3rd Gen: Gen Alpha ("AI application platform" years)

Gen Alpha is defined by generative AI and the shift from prediction systems to behavior systems. The flagship domains are copilots and assistants, customer support automation, content generation/editing, code generation, and multimodal experiences.

The product surface became dramatically more flexible. A single model could generalize across tasks via prompting, retrieval, and tool use. That unlocked new product categories and reduced the friction of "standing up a new model" for every micro-use-case.

The novelty is that correctness can't be defined only by offline accuracy.
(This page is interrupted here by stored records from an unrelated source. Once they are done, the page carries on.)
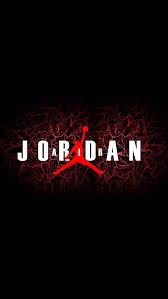 Feb 25, 2021 · バスケ かっこいい. æœ€é«˜ã®å£ç´™ æœ€æ–° ãƒŠã‚¤ã‚­ ãƒã‚¹ã‚± å£ç´™ Jordan Logo Wallpaper Michael Jordan Art Iphone Wallpaper Jordan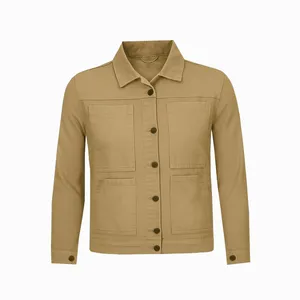 کت زنانه مدل VDS221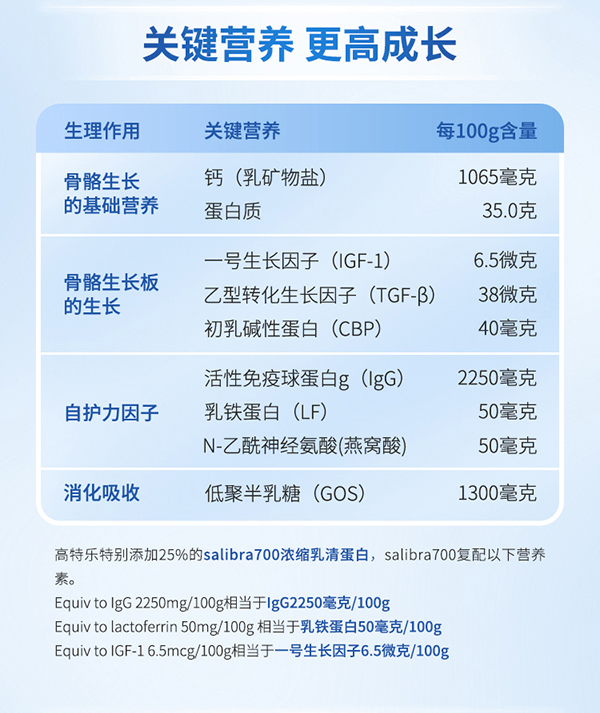  ؘ(l)}ߵ׃̷ͯԔ(y)_03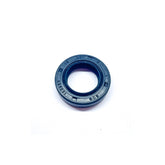 BT Rolatruc Sealing Ring BT21060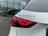 Mercedes-Benz GLA 250 e Hybride AMG Night Pakket Panorama Ambient Li 2022 Hybride Benzine 6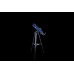 Телескоп Meade StarNavigator NG 102 мм (рефрактор с пультом AudioStar) модель pt_TP218002 от Meade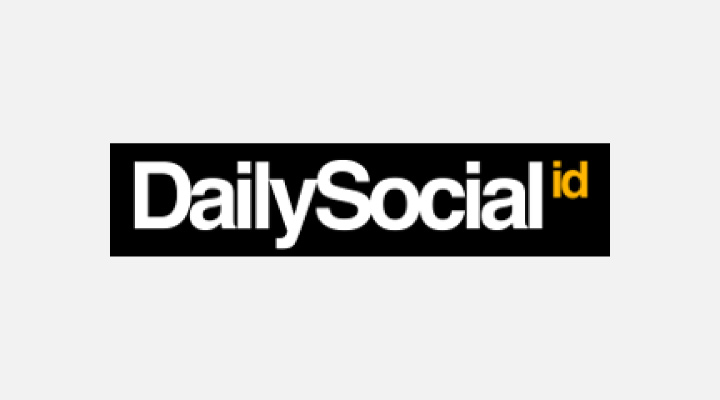 DailySocial Deliveree news article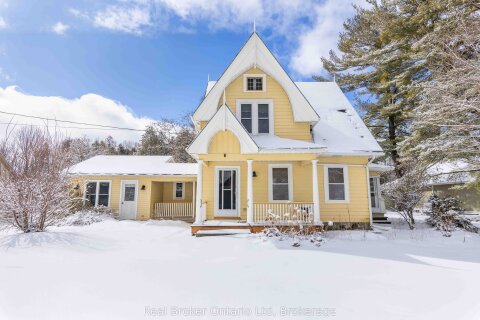 Additional image 8 of 303022 Grey Road 15 Road, Meaford, ON, N0H 1B0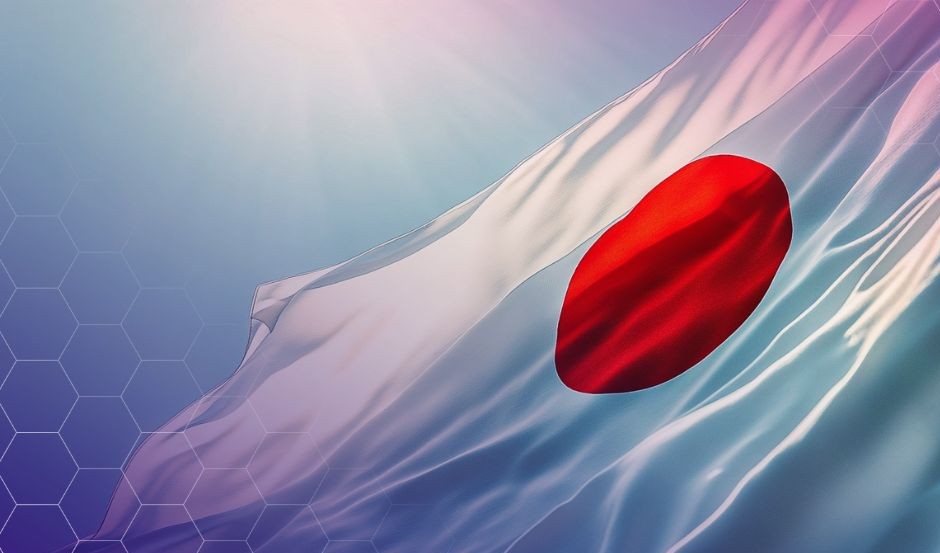 Η Bybit θα αποχωρήσει από την Ιαπωνία το 2026 λόγω ζητημάτων κανονιστικής συμμόρφωσης.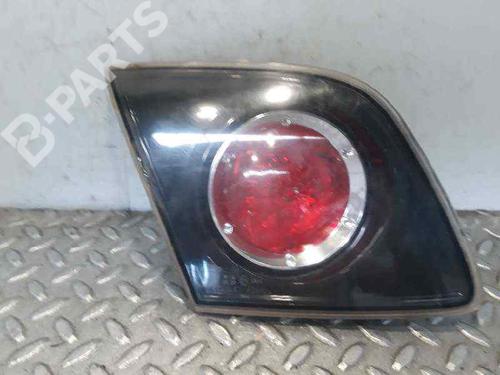 left-tailgate-light-mazda-3-bk-16-di-turbo-2003-2004-2005-2006-2007-2008-2009-7789699 main image
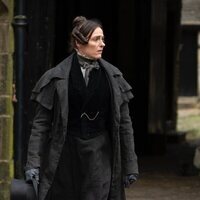 Foto de 'Gentleman Jack'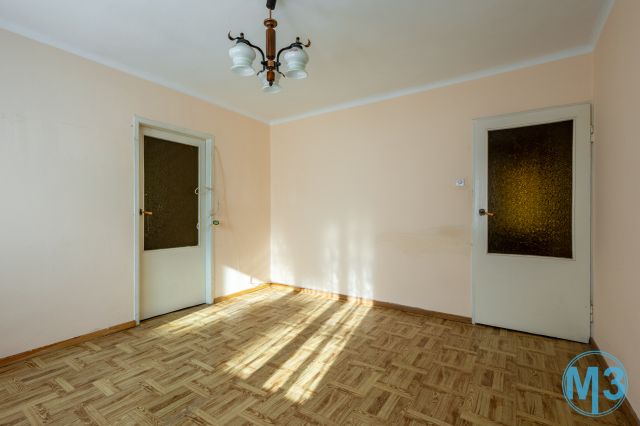 Mieszkanie 3-pokojowe Tarnobrzeg Przywiśle, ul. Skalna Góra. Zdjęcie 2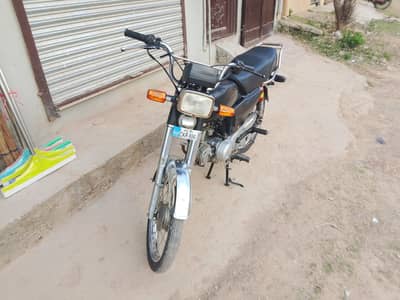 all document clear only 1 Hand use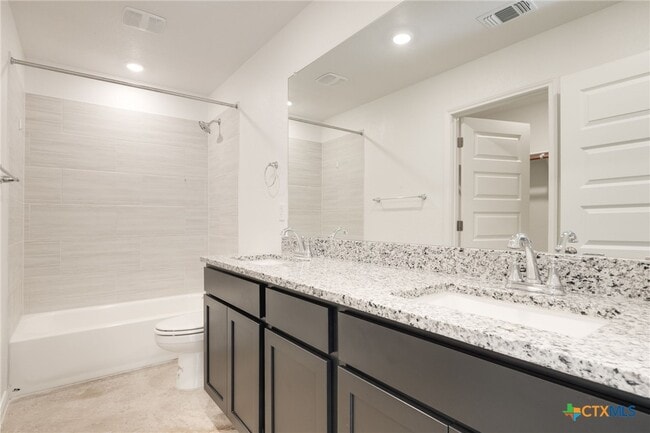 Building Photo - 910 Wax Myrtle Ct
Platforms must support evaluation that looks more like software testing: regression suites over behaviors, offline replay, safety checks, and policy enforcement.

My personal journey through the platform generations at Amazon

Amazon Pay

From 2013-2016, the job was basically "argue with fraudsters using math." We ran batch feature pipelines over buyer/seller history, trained lightweight models, and then made real-time decisions in the auth path via fast lookups plus rules/thresholds. It was unapologetically CPU-first: ETL freshness, latency, and "don't break checkout" reliability mattered more than fancy compute.

Amazon B2B Marketplace

This chapter was where ML stopped being "a model" and became "a small ensemble with opinions." We built recommendation and forecasting systems that needed online serving, frequent refresh, and cold-start survival skills. The architecture naturally drifted toward retrieval + ranking - two-tower embeddings for candidates, stronger rankers downstream.

Amazon Astro

Astro started with plenty of perception-style ML, but the real shift was into transformer-era systems: embeddings for similarity, encoder/decoder patterns, and eventually generative behaviors that forced GPU-aware serving. Most of my energy now goes into the "agent platform" layer - multi-step inference workflows, routing/tool use, offline + online evals, and iteration loops like fine-tuning and prompt/policy versioning.

Conclusion

No big conclusion here, just a retrospective for my own brain. Mostly because, at least to me, AI/ML platform engineering follows fundamentals of systems engineering: interfaces, reliability, observability, and cost. The nouns and ML frameworks change (Spark → TensorFlow/PyTorch → Ray/vLLM), but the verbs stay pretty much the same: build, ship, observe, rollback, repeat.

Also, the industry has a predictable hobby: everything becomes a platform. First you build a model, then you build pipelines, then you build tooling so other people can build pipelines… and then you build tooling so other people can build tools.

And if all of this feels more complicated than it used to, it's not because anyone woke up and chose chaos - it's because the workloads started having stronger opinions. Data stopped being polite tables. Training turned into a gym membership for GPUs. Serving became latency-and-KV-cache budgeting. Workflows started behaving like little autonomous programs that route, retrieve, call tools, and occasionally surprise you. The platforms just followed the pain-points and evolved.